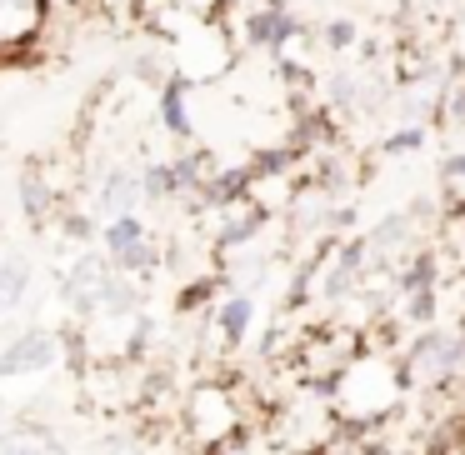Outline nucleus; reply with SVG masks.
Wrapping results in <instances>:
<instances>
[{
  "mask_svg": "<svg viewBox=\"0 0 465 455\" xmlns=\"http://www.w3.org/2000/svg\"><path fill=\"white\" fill-rule=\"evenodd\" d=\"M331 425H335V410H331V401H325V385H301L295 395L271 401V435L285 450L315 455L321 440L331 435Z\"/></svg>",
  "mask_w": 465,
  "mask_h": 455,
  "instance_id": "nucleus-2",
  "label": "nucleus"
},
{
  "mask_svg": "<svg viewBox=\"0 0 465 455\" xmlns=\"http://www.w3.org/2000/svg\"><path fill=\"white\" fill-rule=\"evenodd\" d=\"M251 315H255L251 295H225L221 301V311H215V335L225 341V351H235V345L251 335Z\"/></svg>",
  "mask_w": 465,
  "mask_h": 455,
  "instance_id": "nucleus-9",
  "label": "nucleus"
},
{
  "mask_svg": "<svg viewBox=\"0 0 465 455\" xmlns=\"http://www.w3.org/2000/svg\"><path fill=\"white\" fill-rule=\"evenodd\" d=\"M395 361L405 391H445L465 361V331H420Z\"/></svg>",
  "mask_w": 465,
  "mask_h": 455,
  "instance_id": "nucleus-3",
  "label": "nucleus"
},
{
  "mask_svg": "<svg viewBox=\"0 0 465 455\" xmlns=\"http://www.w3.org/2000/svg\"><path fill=\"white\" fill-rule=\"evenodd\" d=\"M335 420H355V425H385L395 410L405 405V381H401V361L381 351H361L331 385H325Z\"/></svg>",
  "mask_w": 465,
  "mask_h": 455,
  "instance_id": "nucleus-1",
  "label": "nucleus"
},
{
  "mask_svg": "<svg viewBox=\"0 0 465 455\" xmlns=\"http://www.w3.org/2000/svg\"><path fill=\"white\" fill-rule=\"evenodd\" d=\"M135 205H145L141 171L135 165H111V175L101 181V211L105 215H135Z\"/></svg>",
  "mask_w": 465,
  "mask_h": 455,
  "instance_id": "nucleus-7",
  "label": "nucleus"
},
{
  "mask_svg": "<svg viewBox=\"0 0 465 455\" xmlns=\"http://www.w3.org/2000/svg\"><path fill=\"white\" fill-rule=\"evenodd\" d=\"M15 185H21V211H25V221H31V225H45L55 211H61V191L51 185L41 155L25 161V171H21V181H15Z\"/></svg>",
  "mask_w": 465,
  "mask_h": 455,
  "instance_id": "nucleus-6",
  "label": "nucleus"
},
{
  "mask_svg": "<svg viewBox=\"0 0 465 455\" xmlns=\"http://www.w3.org/2000/svg\"><path fill=\"white\" fill-rule=\"evenodd\" d=\"M31 291V261L25 255H5L0 261V311H15Z\"/></svg>",
  "mask_w": 465,
  "mask_h": 455,
  "instance_id": "nucleus-10",
  "label": "nucleus"
},
{
  "mask_svg": "<svg viewBox=\"0 0 465 455\" xmlns=\"http://www.w3.org/2000/svg\"><path fill=\"white\" fill-rule=\"evenodd\" d=\"M51 0H0V65L25 61L45 45Z\"/></svg>",
  "mask_w": 465,
  "mask_h": 455,
  "instance_id": "nucleus-4",
  "label": "nucleus"
},
{
  "mask_svg": "<svg viewBox=\"0 0 465 455\" xmlns=\"http://www.w3.org/2000/svg\"><path fill=\"white\" fill-rule=\"evenodd\" d=\"M0 455H71L45 425H11L0 435Z\"/></svg>",
  "mask_w": 465,
  "mask_h": 455,
  "instance_id": "nucleus-8",
  "label": "nucleus"
},
{
  "mask_svg": "<svg viewBox=\"0 0 465 455\" xmlns=\"http://www.w3.org/2000/svg\"><path fill=\"white\" fill-rule=\"evenodd\" d=\"M61 365V335L55 331H21L5 351H0V381H11V375H35V371H51Z\"/></svg>",
  "mask_w": 465,
  "mask_h": 455,
  "instance_id": "nucleus-5",
  "label": "nucleus"
}]
</instances>
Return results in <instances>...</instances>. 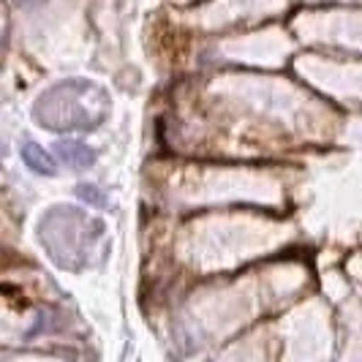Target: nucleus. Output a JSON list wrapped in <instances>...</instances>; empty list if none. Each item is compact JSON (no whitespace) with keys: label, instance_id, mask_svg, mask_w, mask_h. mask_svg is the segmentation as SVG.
I'll list each match as a JSON object with an SVG mask.
<instances>
[{"label":"nucleus","instance_id":"obj_1","mask_svg":"<svg viewBox=\"0 0 362 362\" xmlns=\"http://www.w3.org/2000/svg\"><path fill=\"white\" fill-rule=\"evenodd\" d=\"M52 150L57 161L66 163L69 169H90L95 163V150L76 142V139H60V142H54Z\"/></svg>","mask_w":362,"mask_h":362},{"label":"nucleus","instance_id":"obj_2","mask_svg":"<svg viewBox=\"0 0 362 362\" xmlns=\"http://www.w3.org/2000/svg\"><path fill=\"white\" fill-rule=\"evenodd\" d=\"M19 156H22V163L30 169V172H36V175H47V177H52L54 175V158L44 150L41 145L36 142H25L22 150H19Z\"/></svg>","mask_w":362,"mask_h":362},{"label":"nucleus","instance_id":"obj_3","mask_svg":"<svg viewBox=\"0 0 362 362\" xmlns=\"http://www.w3.org/2000/svg\"><path fill=\"white\" fill-rule=\"evenodd\" d=\"M76 197L85 202V204H90V207H107V197L101 194V188L98 185H90V182H82V185H76Z\"/></svg>","mask_w":362,"mask_h":362}]
</instances>
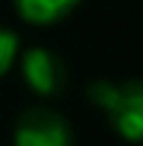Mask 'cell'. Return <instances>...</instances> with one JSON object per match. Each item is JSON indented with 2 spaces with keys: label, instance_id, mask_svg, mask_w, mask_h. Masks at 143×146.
<instances>
[{
  "label": "cell",
  "instance_id": "cell-1",
  "mask_svg": "<svg viewBox=\"0 0 143 146\" xmlns=\"http://www.w3.org/2000/svg\"><path fill=\"white\" fill-rule=\"evenodd\" d=\"M87 98L105 113L113 134L128 143H143V78L93 81Z\"/></svg>",
  "mask_w": 143,
  "mask_h": 146
},
{
  "label": "cell",
  "instance_id": "cell-2",
  "mask_svg": "<svg viewBox=\"0 0 143 146\" xmlns=\"http://www.w3.org/2000/svg\"><path fill=\"white\" fill-rule=\"evenodd\" d=\"M12 146H75V128L51 104H30L15 116Z\"/></svg>",
  "mask_w": 143,
  "mask_h": 146
},
{
  "label": "cell",
  "instance_id": "cell-3",
  "mask_svg": "<svg viewBox=\"0 0 143 146\" xmlns=\"http://www.w3.org/2000/svg\"><path fill=\"white\" fill-rule=\"evenodd\" d=\"M15 69L21 72V81L27 84V90L39 98H57L69 87L66 60L54 48H45V45H33V48L21 51Z\"/></svg>",
  "mask_w": 143,
  "mask_h": 146
},
{
  "label": "cell",
  "instance_id": "cell-4",
  "mask_svg": "<svg viewBox=\"0 0 143 146\" xmlns=\"http://www.w3.org/2000/svg\"><path fill=\"white\" fill-rule=\"evenodd\" d=\"M18 18L33 27H51L66 21L72 12L81 6V0H12Z\"/></svg>",
  "mask_w": 143,
  "mask_h": 146
},
{
  "label": "cell",
  "instance_id": "cell-5",
  "mask_svg": "<svg viewBox=\"0 0 143 146\" xmlns=\"http://www.w3.org/2000/svg\"><path fill=\"white\" fill-rule=\"evenodd\" d=\"M18 57H21V39H18V33L0 24V81L18 66Z\"/></svg>",
  "mask_w": 143,
  "mask_h": 146
}]
</instances>
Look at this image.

· · ·

Task description: Could you repeat the items from their start through the line containing "315H255L251 295H225L221 301V311H215V335L225", swapping "mask_w" for "mask_width" and changing nothing else? Leave the pictures out.

Answer for this exercise:
Outline nucleus; reply with SVG masks.
Wrapping results in <instances>:
<instances>
[{
  "mask_svg": "<svg viewBox=\"0 0 465 455\" xmlns=\"http://www.w3.org/2000/svg\"><path fill=\"white\" fill-rule=\"evenodd\" d=\"M331 425H335V410H331V401H325V385H301L295 395L271 401V435L285 450L315 455L321 440L331 435Z\"/></svg>",
  "mask_width": 465,
  "mask_h": 455,
  "instance_id": "nucleus-2",
  "label": "nucleus"
},
{
  "mask_svg": "<svg viewBox=\"0 0 465 455\" xmlns=\"http://www.w3.org/2000/svg\"><path fill=\"white\" fill-rule=\"evenodd\" d=\"M251 315H255L251 295H225L221 301V311H215V335L225 341V351H235V345L251 335Z\"/></svg>",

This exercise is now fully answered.